Below are some additional capabilities you won't see in the wizard yet, but we are planning include soon:
We look forward to providing you these options in the near future. In the meantime, go ahead and download the beta, and feel free to provide your feedback and suggestions via MS Connect or on the Azure Active Directory Forum. We look forward to hearing from you!
And if you've read this far, thanks a ton for your time! We really appreciate your interest!
Bravo. If this works then it will be a huge step towards simplifying a rather cumbersome process.
After this integrate into the Powershell Deployment Toolkit and we are in Business :-D
But seriously.. like Alex mentioned: If it works as advertised its a very welcome Addition!
It looks very nice and hopefully it is easyer to set up a sync with Office 365 with this tool. At the moment it is very hard to make a good working sync.
Looks great! Will it also support /fullsql setup for DirSync/AADSync in 50k+ object scenarios? If not, consider it as a featreq from me to add that to the wizard :) That process could really use a wizard interface. Thanks
Any early birds yet? Whats the outcome, any issues?
@jesper: Yes those will be supported for sure.
awesome, thanks for sharing.
why not add this to next version of Active Directory ?
@francoismart: We're keeping it separate for now as we want to be able to update/improve it at a very rapid clip outside of the standard Windows Server ship cycle.
When will this be replacing the current DirSync tool offered in Office 365 Portal?

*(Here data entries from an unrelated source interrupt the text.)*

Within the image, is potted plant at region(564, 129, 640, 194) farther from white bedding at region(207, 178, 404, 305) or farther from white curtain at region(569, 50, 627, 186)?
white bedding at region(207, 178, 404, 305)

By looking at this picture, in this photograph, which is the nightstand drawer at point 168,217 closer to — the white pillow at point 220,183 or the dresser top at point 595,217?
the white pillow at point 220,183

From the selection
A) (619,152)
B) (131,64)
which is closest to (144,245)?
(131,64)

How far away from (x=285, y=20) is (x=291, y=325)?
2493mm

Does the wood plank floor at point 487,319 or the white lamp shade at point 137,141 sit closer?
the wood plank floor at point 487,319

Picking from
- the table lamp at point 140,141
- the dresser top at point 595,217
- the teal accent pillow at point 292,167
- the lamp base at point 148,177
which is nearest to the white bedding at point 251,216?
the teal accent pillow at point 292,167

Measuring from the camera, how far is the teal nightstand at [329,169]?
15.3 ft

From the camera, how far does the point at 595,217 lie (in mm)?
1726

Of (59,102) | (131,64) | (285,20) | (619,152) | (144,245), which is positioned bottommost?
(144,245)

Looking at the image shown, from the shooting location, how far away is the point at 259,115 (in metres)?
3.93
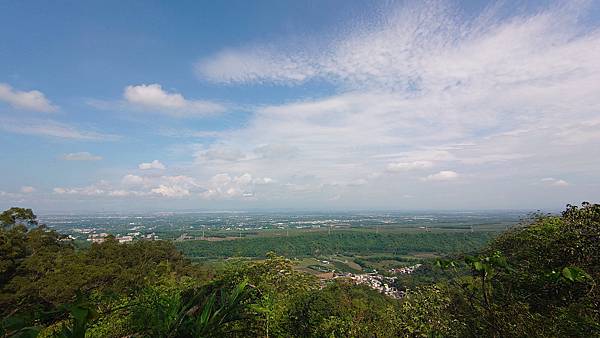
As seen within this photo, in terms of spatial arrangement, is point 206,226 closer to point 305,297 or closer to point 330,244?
point 330,244

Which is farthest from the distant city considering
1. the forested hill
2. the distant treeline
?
the forested hill

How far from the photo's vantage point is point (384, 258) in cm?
5353

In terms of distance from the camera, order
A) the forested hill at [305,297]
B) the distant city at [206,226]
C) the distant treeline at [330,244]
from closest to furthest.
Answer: the forested hill at [305,297] → the distant treeline at [330,244] → the distant city at [206,226]

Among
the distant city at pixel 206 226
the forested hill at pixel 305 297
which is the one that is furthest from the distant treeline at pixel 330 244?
the forested hill at pixel 305 297

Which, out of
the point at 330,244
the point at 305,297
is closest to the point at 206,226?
the point at 330,244

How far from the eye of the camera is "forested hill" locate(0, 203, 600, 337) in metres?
1.30

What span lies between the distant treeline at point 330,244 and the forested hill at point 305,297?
3791 centimetres

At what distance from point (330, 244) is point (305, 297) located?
216ft

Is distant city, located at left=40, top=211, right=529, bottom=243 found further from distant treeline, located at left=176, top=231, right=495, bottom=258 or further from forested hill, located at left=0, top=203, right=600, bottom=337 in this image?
forested hill, located at left=0, top=203, right=600, bottom=337

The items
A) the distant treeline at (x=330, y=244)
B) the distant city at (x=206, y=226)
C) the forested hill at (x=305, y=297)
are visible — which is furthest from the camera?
the distant city at (x=206, y=226)

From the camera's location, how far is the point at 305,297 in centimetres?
603

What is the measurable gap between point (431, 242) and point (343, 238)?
22.4 meters

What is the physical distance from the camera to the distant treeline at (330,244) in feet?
177

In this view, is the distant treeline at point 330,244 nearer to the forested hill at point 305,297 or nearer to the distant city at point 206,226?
the distant city at point 206,226
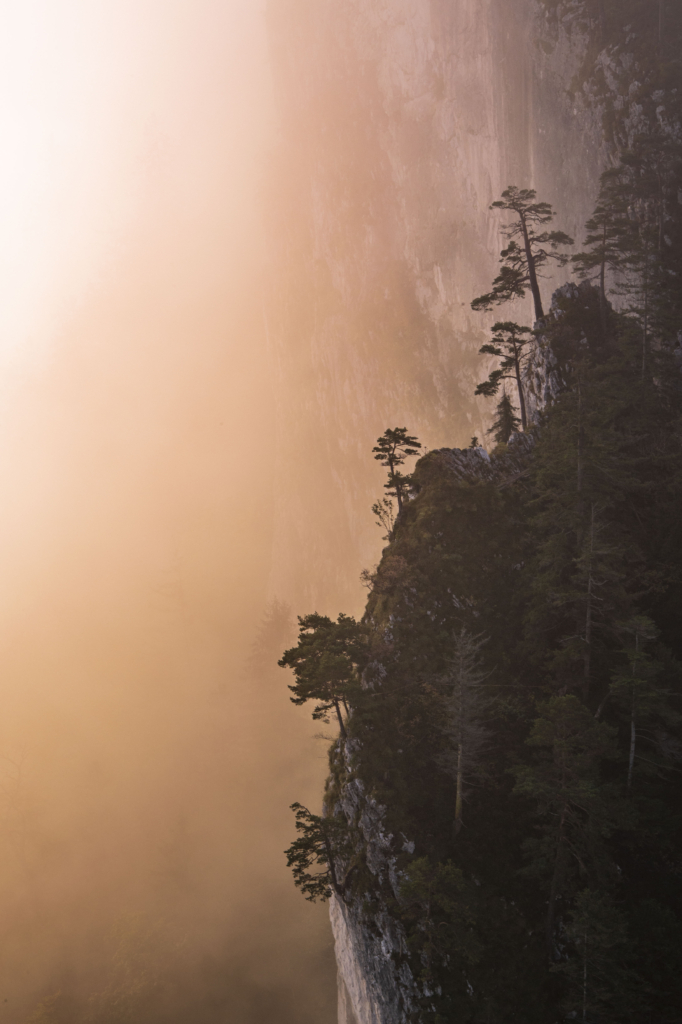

After setting up multiple domains with ADFS and DirSync, this is wonderful! I'm looking forward to testing this out when we rebuild our QA environment. Great work guys, so many exciting things happening in the cloud these days with Microsoft!
@Curt: We'll get the Office 365 portal linking to us in the near future, hopefully our next release.
Hi, I get stuck on the page where I have to enter my Windows Server AD enterprise administrator credentials. I'm a domain admin (domain admins are member of the enterprise admin group). I have tried to enter my credentials as domain\username, domain.tld\username
and email@example.com, but in all cases I get the same message: "Failed to locate the user principal with identity by type Name". What should I do to correct this?
In trying to setup a test environment, it would have been nice if this article had included all of the prerequisites to enable this. Does this only work with domains that have a public DNS presence? Do I have to have an onmicrosoft.com account to make
this work? Etc.
@Martijn: Thanks for this. We do have a known issue by which you must match the username portion of the SAM account name (such as DOMAIN\user1) to the prefix of the UPN (such as firstname.lastname@example.org). If your user's AD account has, for example, SAM account
name DOMAIN\user1 and UPN email@example.com, we fail with the message you report. This has been reported by a couple of other users, and we plan to fix this in our next release. Let me know if matching the usernames does not solve your problem. Thanks again!